Fifty-eight studies met eligibility criteria. Fourteen studies addressed KQ 1, 41 studies addressed KQ 2, and 3 studies addressed both KQs and are presented in the results section for each KQ. For KQ 1, 17 studies examined 18 algorithms that inform decisions about ED care (3 studies), predict mortality to inform resource allocation in a crisis setting (e.g. crisis standards of care) (4 studies), predict future healthcare needs (1 study), allocate organs for transplant (2 studies), assess risk of lung cancer (3 studies), predict opioid misuse (1 study), predict risk of prostate cancer (2 studies), and predict risk of stroke (1 study). Four of the 18 algorithms included race or ethnicity as an input variable. All studies addressing KQ 1 were non-RCTs and were rated as moderate or high ROB due to concerns such as confounding, deviations from intended interventions, and missing data. Equity-based signaling questions changed domain-specific ROB in one instance (from Low to Moderate for the domain of bias due to selection of participants in one study) but did not change overall ROB for any KQ 1 studies.

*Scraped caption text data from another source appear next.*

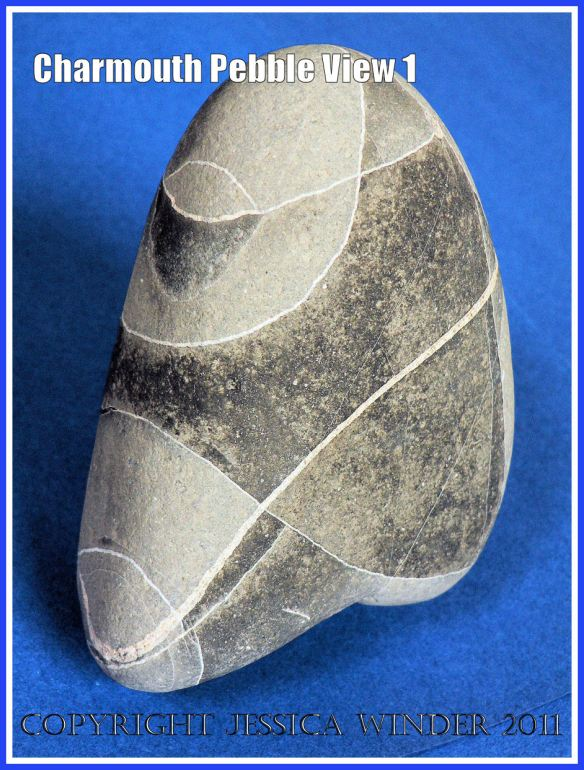 A pebble with remarkable natural markings from Charmouth, Dorset, UK - part of Jurassic Coast (View 1)
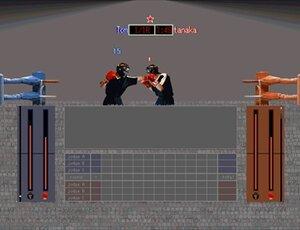 SAMURAI BOXING Game Screen Shot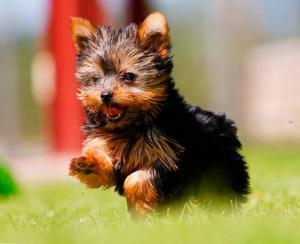 Yorkshire Terrier filhotes disponiveis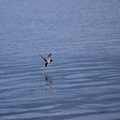 Fauna Birds 229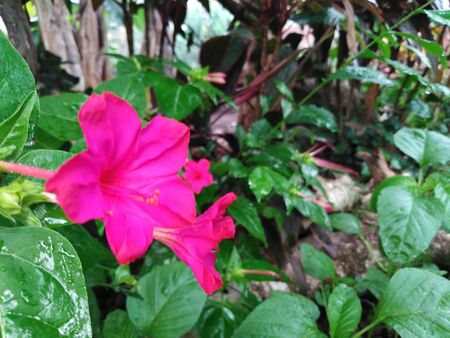 natural photo of the green leaves and pink flower. pink flower in the garden or outdoor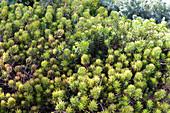 Nickendes Garten-Fettblatt 'Yellow Cushion' auch gelbe Tripmadam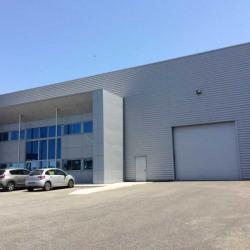 Location Local d'activités Toulouse 880 m²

Most study designs employed a modeling approach to determine outcomes using either real-world or synthetic datasets for inputting into the algorithm. The studies found that algorithms may reduce racial and ethnic disparities (5 studies), perpetuate or exacerbate disparities (11 studies; 3 of these included an examination of methods to mitigate these disparities and thus addressed both KQ 1 and 2), or have no effect on disparities (1 study). Three studies examining algorithms that included race and ethnicity as an input variable found that these algorithms actually or potentially reduced racial and ethnic disparities. It is important to note that, in one of the three algorithms (the revised Kidney Allocation System), race and ethnicity input variables were included specifically to address existing racial and ethnic disparities.

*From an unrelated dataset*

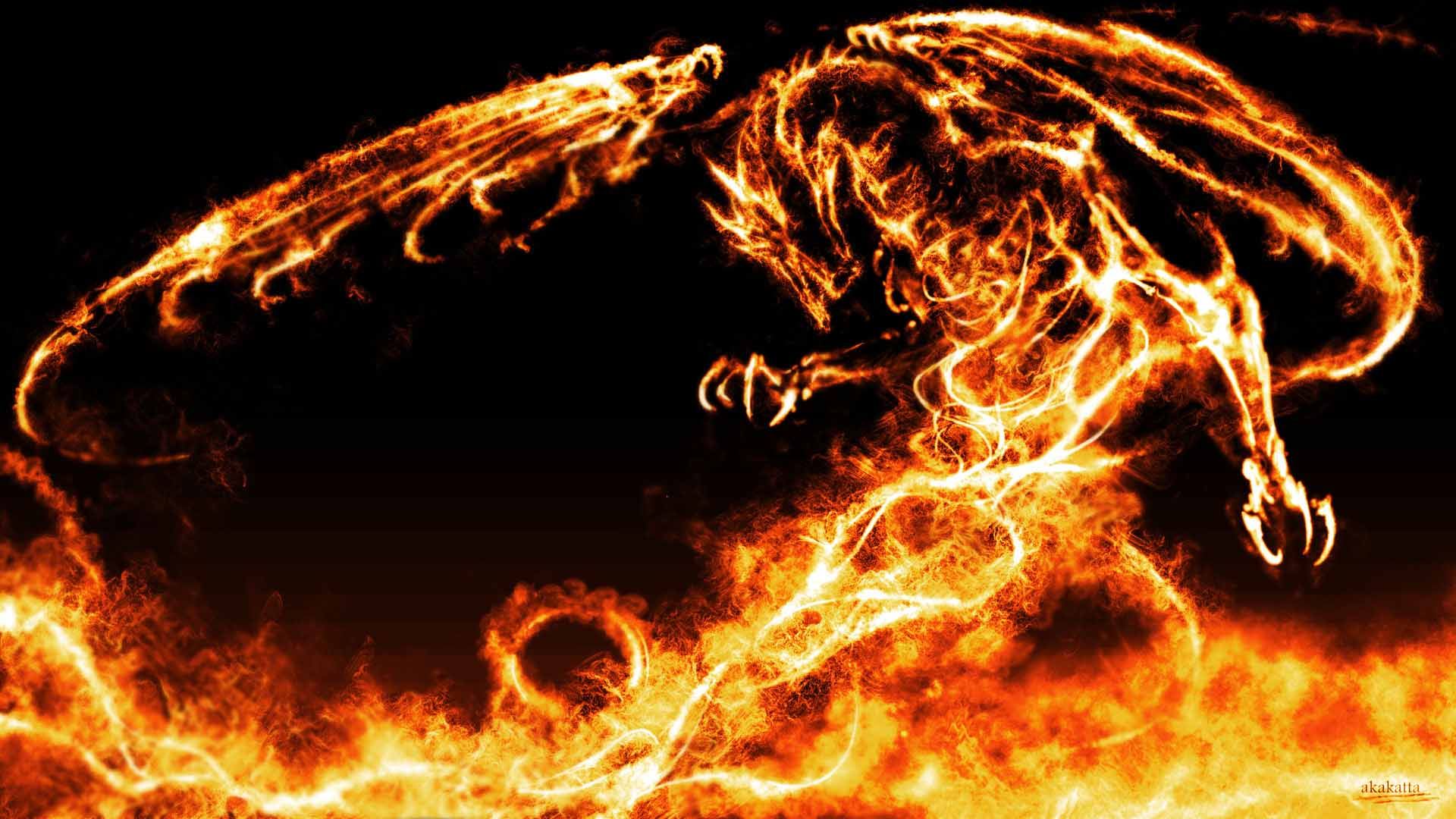 Dragon Fire Awesome Wallpapers 9931   Amazing Wallpaperz 1920x1080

For KQ 2, 21 of the 44 included studies focused on kidney function and evaluated efforts to mitigate potential harms associated with using the race correction in the estimation of glomerular filtration rate (eGFR). Seven studies examined algorithms that predict cardiovascular risk, four studies addressed kidney or liver donation or transplant, and three studies assessed algorithms that guide dosing of the anticoagulant warfarin. The remaining studies addressed the need for intensive or high-risk care management, assessment of lung function, and risk of stroke, lung cancer, postpartum depression, or opioid misuse. One study was a randomized controlled trial, 17 studies used cohort or pre-post designs, and 26 studies used modeling approaches. ROB was rated as Low for 8 studies, Moderate for 31 studies, and High for 5. In six studies, ROB ratings for individual domains of bias changed because of the equity-based signaling questions we added, but the overall ROB rating was changed in only one of these studies. The most common domain to receive a rating change (mostly from Low to Moderate) was bias in selection of study participants due to inconsistent reporting of racial and ethnic groups and inconsistent definitions and categories for race and ethnicity.

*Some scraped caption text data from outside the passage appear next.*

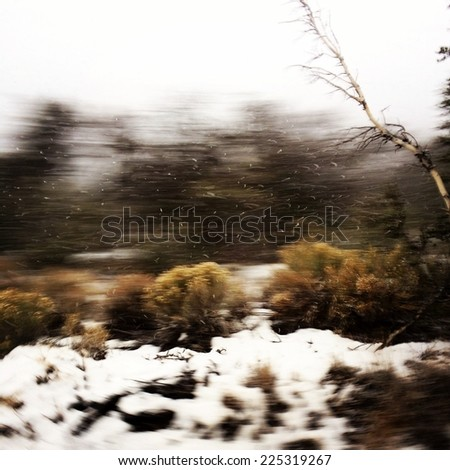 A ground covered in snow during the winter. - stock photo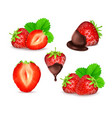 strawberry set vector image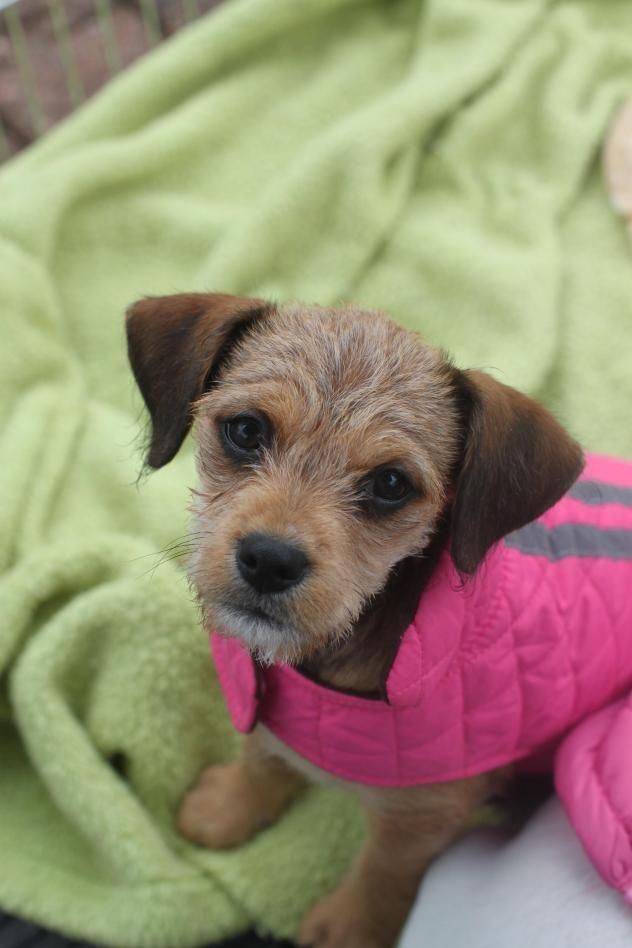 Adopt Tilly On Petfinder Wire Fox Terrier Terrier Mix Fox Terrier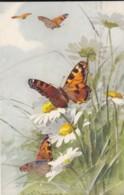 AS75 C. Klein - Butterflies And Daisies - Klein, Catharina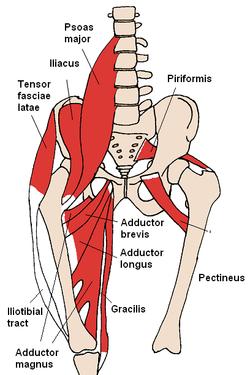 250px-anterior_hip_muscles_2_medium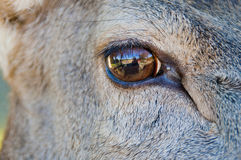 鹿眼睛 免版税图库摄影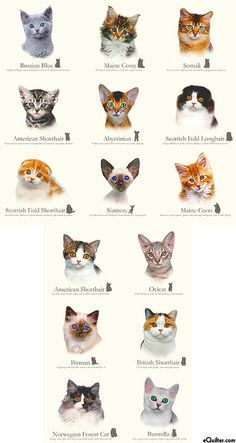 CAT Breeds on Pinterest | Cat Breeds, Ragdoll Cats and Maine Coon #catmeow - Catsincare.com!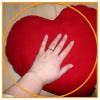 """Cover """"Leg die Hand auf Dein Herz"""""""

We identified six broad categories that describe the mitigation strategies used to address potential harms resulting from algorithms: removing an input variable (usually race and ethnicity) was used in 24 studies; replacing a variable with one or more different variables (5 studies); adding one or more input variables (9 studies); diversifying the racial and ethnic composition of the patient population used to train or validate an algorithm (4 studies); creating separate algorithms or thresholds for different populations (2 studies); and modifying the statistical or analytic techniques used for algorithm development (3 studies). Some studies compared more than one mitigation strategy. Evidence suggests that removing a race coefficient from eGFR may result in significantly more diagnoses of chronic and severe kidney disease among Black patients, which can then lead to increased eligibility for kidney transplant; however, this may also result in underuse or underdosing of other treatments. Further research is needed to better understand these implications across the wide range of outcomes and medical decisions that eGFR influences.

Although studies reported that mitigation approaches can improve algorithm calibration and may reduce disparities, they often relied on simulation and inference to estimate the effects of such strategies on patient outcomes. This may not adequately model potential biases occurring in algorithm translation, dissemination, and implementation, and further research is needed to quantify the real-world effects of using and modifying algorithms. Finally, we found the effectiveness of mitigation strategies is context-specific and may largely depend on the unique combination of algorithm, clinical condition, population, setting, and outcomes.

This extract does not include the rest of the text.